Remember when fantasy used to be fun? The genre wasn’t full of these door-stopper, epic fantasies that go on for thousands of pages with just a little bit of a point. Sure, those can be good now and then, and I actually like a few series, but I miss the times when you could pick up a fairly short novel and have a laugh or two. Yes, Discworld is still out there, and I believe Robert Asprin is still writing the “Myth” books, but what more?
Back in 1983, Steven Brust introduced us to Vlad Taltos, an assassin, a “mob” boss (or the Dragaeran equivalent of one), and a human fish out of water. He’s the man with the dragon-like creature (called a Jhereg) on his shoulder, and he’s good at what he does. The first book of the series was called Jhereg and gave us our first peek at Vlad’s world. Having finally read this book, I can truly say that it is great. Brust’s characterizations shine through, and his wit is infectious. I’ve had this series recommended to me many times, and I regret having waited so long to start it.
Vlad is a human in a Dragaeran world, a citizen of the Empire whose father came from the East. In fact, his father spent most of the family’s money so that he could buy a title in the Empire - so Vlad would have a standing in it. The House, Jhereg, is more “mob”-like than the rest of the houses, and Vlad quickly moves up the ranks to have his own territory. He has also made himself one of the best assassins out there, but he is quite surprised when another boss, called “The Demon,” hires him to kill one of the Jhereg higher-ups who has absconded with a great deal of the House’s money. One condition: Vlad must do it quickly, before word gets out that somebody has done this to the Jheregs. There’s also a hitch: the target in question has taken refuge in Castle Black, as a guest of Morrolan the Dragonlord. Morrolan’s honor is strong enough that, once he has welcomed somebody as a guest, the guest is under his protection, no matter what. Vlad also finds that the case is even more complicated, reaching all the way back to the beginning of the Dragaeran Houses. Can Vlad succeed in time, without getting killed in the process?
The world Brust has created is very imaginative, and he doles out the information pieces at a time. Jhereg begins with a little about Vlad’s childhood and how he earned his Jhereg side-kick, Loiosh, and then gets right into the action. We slowly learn about Dragaeran society, how the Houses work, and how they interact. All of Vlad’s relationships are already established, including that with his wife, Cawti (the next book, Yendi, details how they met), so Brust takes us along for the ride, and we have to absorb everything as we go. I like that, as Brust is always clear enough that the reader is never really lost (though how the honor system works sometimes eluded me).

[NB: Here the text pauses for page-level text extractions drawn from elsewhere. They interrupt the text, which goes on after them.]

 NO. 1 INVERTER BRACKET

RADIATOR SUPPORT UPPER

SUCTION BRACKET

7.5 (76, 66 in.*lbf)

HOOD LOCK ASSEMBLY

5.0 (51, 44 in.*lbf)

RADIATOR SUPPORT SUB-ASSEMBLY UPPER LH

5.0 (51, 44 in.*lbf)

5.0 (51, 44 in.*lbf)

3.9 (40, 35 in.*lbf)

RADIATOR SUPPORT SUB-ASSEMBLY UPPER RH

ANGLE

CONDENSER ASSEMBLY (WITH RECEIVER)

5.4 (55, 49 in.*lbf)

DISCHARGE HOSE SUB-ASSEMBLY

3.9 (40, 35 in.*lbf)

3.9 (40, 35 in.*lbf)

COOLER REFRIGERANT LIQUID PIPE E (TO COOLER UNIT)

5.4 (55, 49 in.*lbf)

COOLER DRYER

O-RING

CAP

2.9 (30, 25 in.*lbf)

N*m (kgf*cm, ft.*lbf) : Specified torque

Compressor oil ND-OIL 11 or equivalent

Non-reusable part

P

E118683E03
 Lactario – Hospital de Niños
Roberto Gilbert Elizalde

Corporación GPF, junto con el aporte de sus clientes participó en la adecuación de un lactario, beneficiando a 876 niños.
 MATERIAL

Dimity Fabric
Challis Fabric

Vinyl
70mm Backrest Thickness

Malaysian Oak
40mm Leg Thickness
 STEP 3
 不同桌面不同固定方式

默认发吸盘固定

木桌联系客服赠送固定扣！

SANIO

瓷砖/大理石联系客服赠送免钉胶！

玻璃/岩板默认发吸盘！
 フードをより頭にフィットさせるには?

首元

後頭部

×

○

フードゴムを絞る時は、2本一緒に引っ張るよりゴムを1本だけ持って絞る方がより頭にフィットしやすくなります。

Vlad is the narrator of the series, thus his characterization is the most important. Thankfully, Brust nails him, giving us a likable protagonist who, occasionally, kills people for either money or because they crossed him, but that’s neither here nor there. The dialogue, especially between Vlad and Loiosh, is wonderful. His telling Loiosh to “shut up” after a sarcastic comment can become tiresome, but it seems to be their shtick so one just gets used to it. I also loved Kragar, Vlad’s henchman, and would really like to know more about his story. He has a good relationship with his boss, but the funniest part about him is how he’s so unnoticeable. The running gag in this series is how somebody’s looking for Kragar and he’s right there sitting in front of them, without anybody having seen him come in. That joke may get old for some after a while, but I still find it hilarious each time it happens.
Jhereg’s plot is very lean, with no extraneous material taking up space and racking up the page count. Vlad’s dilemma is interesting, as he has to try and find a way to get Mellar out of Morrolan’s house without using magic and without killing him in Castle Black. When the plot expands even more and the risk of a great war between the Jheregs and the Dragons because of this killing rears its ugly head, the plot gets even more intense. Vlad’s loyalties are tested as he is good friends with (and works for) Morrolan, so he will not carry out any assassination that will hurt Morrolan’s honour - which unfortunately makes Vlad a target for assassination as well. The twists and turns in the story make it unpredictable, and the way sorcery and witchcraft (in this world, there is a difference) work, along with some of the magical Great Weapons that are about, makes the ending unpredictable. Thankfully, Brust doesn’t pull the ending out of left field, though, setting it up nicely beforehand.
The only fault I found with this book, and it’s my own preference more than anything else, is that I’m getting tired of the “let’s create an intricate plan that involves lots of people, sit down and be briefed on what everybody needs to do, then carry it out” sequences. They just annoy me. I call it the “Let’s have a meeting and then execute the plan” formula. Always, one thing (maybe two) goes wrong, they have to improvise, and they end up succeeding anyway. It’s so predictable as to be maddening. Then again, this book is over twenty years old, so I’ll grant it a waiver.
Jhereg is an excellent beginning to the Vlad Taltos series. If you like your fantasy a little fun, this is a great one to pick up.